_Work to be completed_.
Beneath this task are records; print exactly the stretch of them from the line with "Marketer is running" through the line with "6 Gowrie Street, Mourilyan QLD 4858", both ends included.

_Information given_.
┄┄┄┄┄┄┄┄┄┄┄┄┄┄┄┄┄┄┄┄
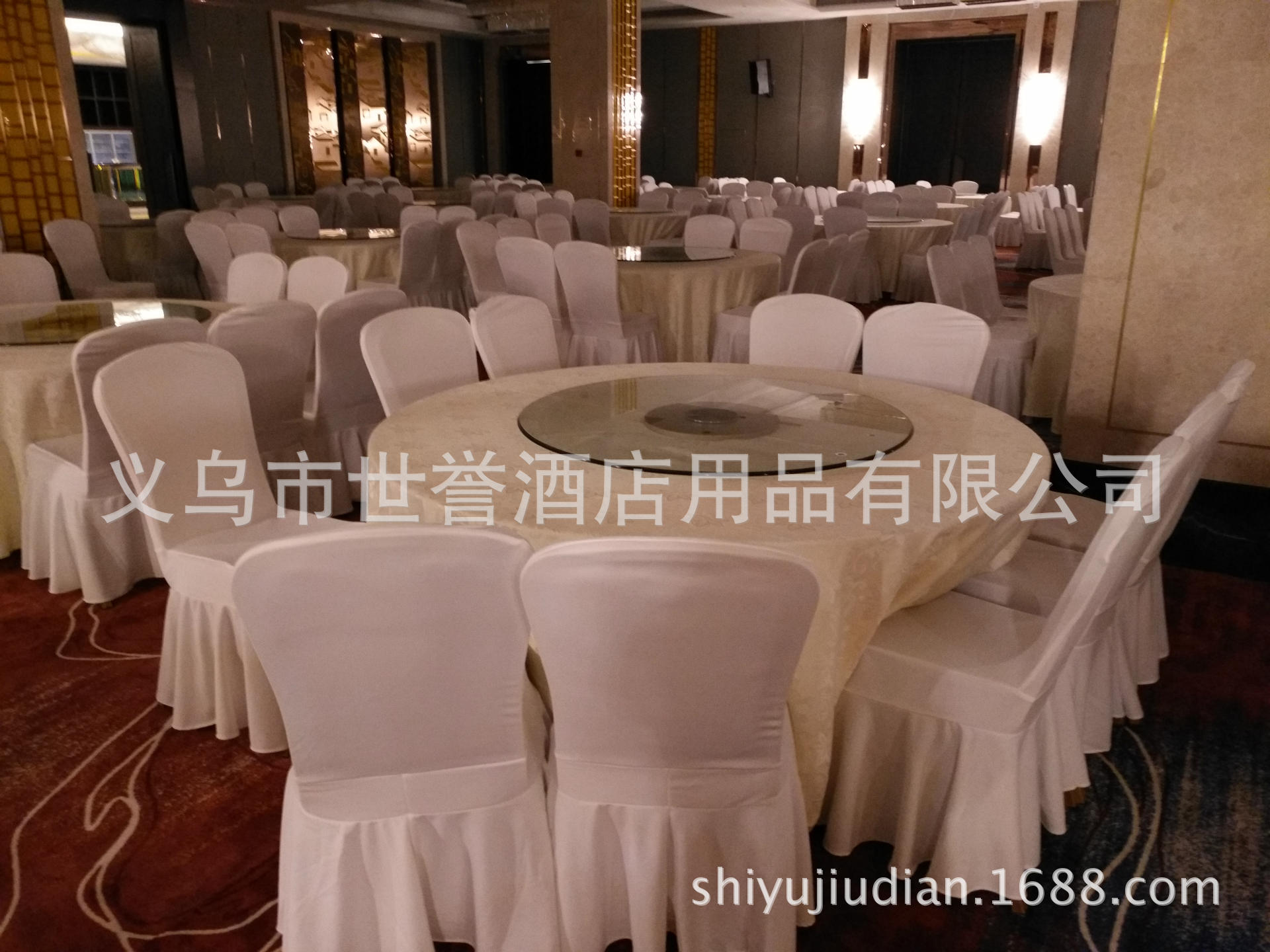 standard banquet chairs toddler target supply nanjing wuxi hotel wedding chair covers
┄┄┄┄┄┄┄┄┄┄┄┄┄┄┄┄┄┄┄┄
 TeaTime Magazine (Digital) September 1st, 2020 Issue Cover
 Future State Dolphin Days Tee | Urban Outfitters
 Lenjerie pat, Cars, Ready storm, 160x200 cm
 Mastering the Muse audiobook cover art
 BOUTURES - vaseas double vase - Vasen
┄┄┄┄┄┄┄┄┄┄┄┄┄┄┄┄┄┄┄┄
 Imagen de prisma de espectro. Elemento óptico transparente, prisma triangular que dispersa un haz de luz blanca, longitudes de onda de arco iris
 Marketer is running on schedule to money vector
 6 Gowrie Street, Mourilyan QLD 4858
┄┄┄┄┄┄┄┄┄┄┄┄┄┄┄┄┄┄┄┄
_Output for this task_.
 Marketer is running on schedule to money vector
 6 Gowrie Street, Mourilyan QLD 4858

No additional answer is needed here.